Within CMS, cohort graduation rates varied significantly by subgroups: White students tallied a graduation rate of 81 percent (2,872 students of 3,540); Black students, 55.5 percent (2,545 of 4,589); Hispanic students, 57.6 percent (577 of 1002); Asian students, 78.8 percent (353 of 448); American-Indian students, 62.5 percent (25 of 40); and Multi-Racial students, 55.3 percent (78 of 141).
The cohort graduation rates also varied wildly for different CMS high schools, ranging from 91 percent at Mallard Creek to 54.5 percent at West Charlotte. The rest of the bunch: Butler, 80 percent; EE Waddell, 58.7 percent; East Mecklenburg, 64 percent; Garinger, 66.5 percent; Harding, 82 percent; Hawthorne/TAPS, 41 percent; Hopewell, 74.5 percent; Independence, 66.8 percent; Myers Park, 79.6 percent; North Mecklenburg, 78 percent; Northeast School of the Arts, 73.5 percent.
Olympic High School’s graduation rate was categorized by its five schools-within-a-school: Bio-tech/Health, 86 percent; Renaissance, 78 percent; Global Study/Econ, 69 percent; International Business, 72 percent; and Math/Engineer Tech, 90 percent.
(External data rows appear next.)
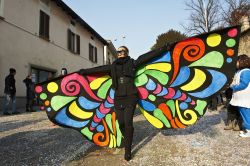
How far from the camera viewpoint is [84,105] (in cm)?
464

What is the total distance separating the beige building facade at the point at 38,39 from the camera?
12.7m

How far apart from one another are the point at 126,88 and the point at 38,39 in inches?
484

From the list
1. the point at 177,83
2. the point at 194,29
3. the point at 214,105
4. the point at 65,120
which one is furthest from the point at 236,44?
the point at 194,29

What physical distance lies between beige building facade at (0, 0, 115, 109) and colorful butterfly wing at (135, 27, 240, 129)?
30.1ft

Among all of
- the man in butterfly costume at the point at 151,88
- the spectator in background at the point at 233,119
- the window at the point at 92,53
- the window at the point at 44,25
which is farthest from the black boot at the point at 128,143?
the window at the point at 92,53

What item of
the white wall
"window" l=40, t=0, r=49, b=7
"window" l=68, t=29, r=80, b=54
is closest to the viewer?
the white wall

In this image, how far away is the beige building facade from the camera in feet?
41.7

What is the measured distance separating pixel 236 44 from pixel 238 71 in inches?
64.4

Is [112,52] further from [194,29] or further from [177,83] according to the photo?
[177,83]

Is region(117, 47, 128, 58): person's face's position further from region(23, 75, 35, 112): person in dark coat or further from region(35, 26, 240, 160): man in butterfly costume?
region(23, 75, 35, 112): person in dark coat

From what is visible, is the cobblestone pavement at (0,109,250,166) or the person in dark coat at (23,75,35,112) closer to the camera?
the cobblestone pavement at (0,109,250,166)

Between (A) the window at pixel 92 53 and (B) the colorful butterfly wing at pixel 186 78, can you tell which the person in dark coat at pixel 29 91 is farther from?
(A) the window at pixel 92 53

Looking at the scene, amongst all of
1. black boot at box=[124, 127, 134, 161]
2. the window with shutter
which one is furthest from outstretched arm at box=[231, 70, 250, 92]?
the window with shutter

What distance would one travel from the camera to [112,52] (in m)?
35.0
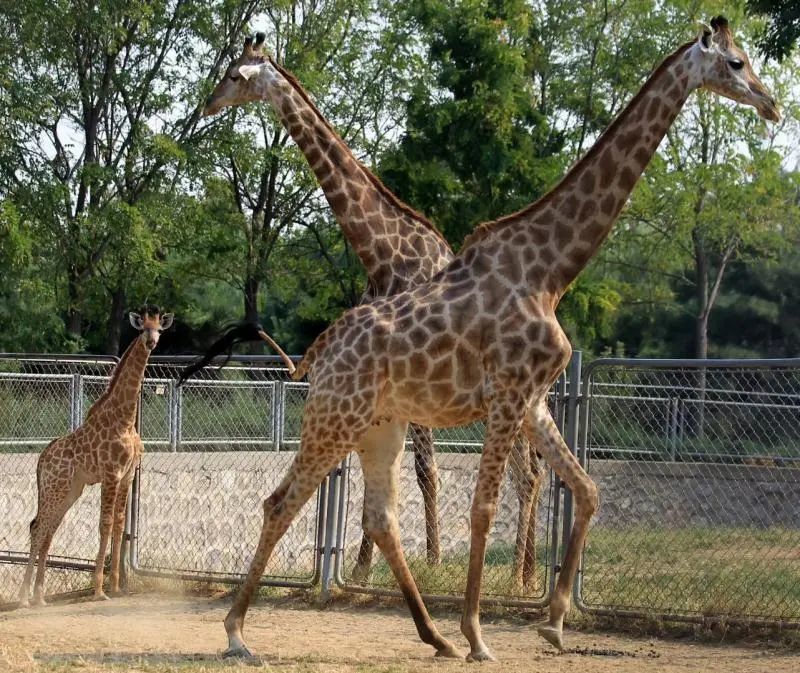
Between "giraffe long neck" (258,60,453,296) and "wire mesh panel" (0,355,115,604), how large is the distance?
11.9 feet

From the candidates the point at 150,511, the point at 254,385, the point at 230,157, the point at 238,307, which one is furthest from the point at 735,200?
the point at 150,511

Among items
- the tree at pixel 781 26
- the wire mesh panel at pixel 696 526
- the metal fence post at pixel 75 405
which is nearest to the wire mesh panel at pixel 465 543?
the wire mesh panel at pixel 696 526

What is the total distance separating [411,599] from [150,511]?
15.6 feet

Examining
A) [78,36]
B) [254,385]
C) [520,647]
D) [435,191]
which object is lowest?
[520,647]

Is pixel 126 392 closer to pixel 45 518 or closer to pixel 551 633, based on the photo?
pixel 45 518

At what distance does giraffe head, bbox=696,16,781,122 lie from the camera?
668cm

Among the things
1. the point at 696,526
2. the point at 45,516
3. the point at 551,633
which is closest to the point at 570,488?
the point at 551,633

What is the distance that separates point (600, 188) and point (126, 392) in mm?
4310

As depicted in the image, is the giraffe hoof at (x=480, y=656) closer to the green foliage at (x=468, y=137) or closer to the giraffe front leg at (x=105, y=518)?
the giraffe front leg at (x=105, y=518)

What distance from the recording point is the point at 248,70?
324 inches

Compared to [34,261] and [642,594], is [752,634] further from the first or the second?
[34,261]

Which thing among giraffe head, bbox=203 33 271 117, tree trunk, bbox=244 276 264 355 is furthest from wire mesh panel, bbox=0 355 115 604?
tree trunk, bbox=244 276 264 355

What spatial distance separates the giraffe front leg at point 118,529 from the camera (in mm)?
9375

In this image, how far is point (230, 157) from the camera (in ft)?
73.8
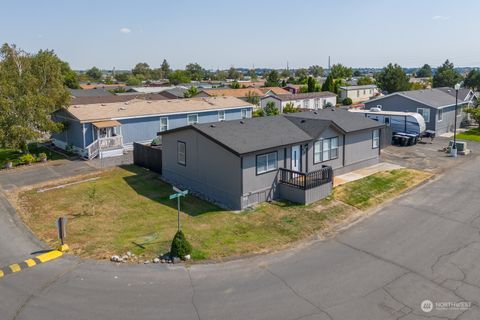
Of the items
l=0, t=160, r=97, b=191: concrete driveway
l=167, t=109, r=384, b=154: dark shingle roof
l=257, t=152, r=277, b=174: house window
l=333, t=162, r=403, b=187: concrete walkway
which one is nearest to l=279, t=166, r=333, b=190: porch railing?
l=257, t=152, r=277, b=174: house window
Phillip O. Berry High School’s cohort graduation was 81.5 percent; Providence, 86.7 percent; the Performance Learning Center, 87 percent; South Mecklenburg, 79 percent; West Mecklenburg, 56 percent; and Vance, 60 percent.
That’s a big-picture view of a big-picture problem, not a one-year snapshot headline of a marginal dropout decline.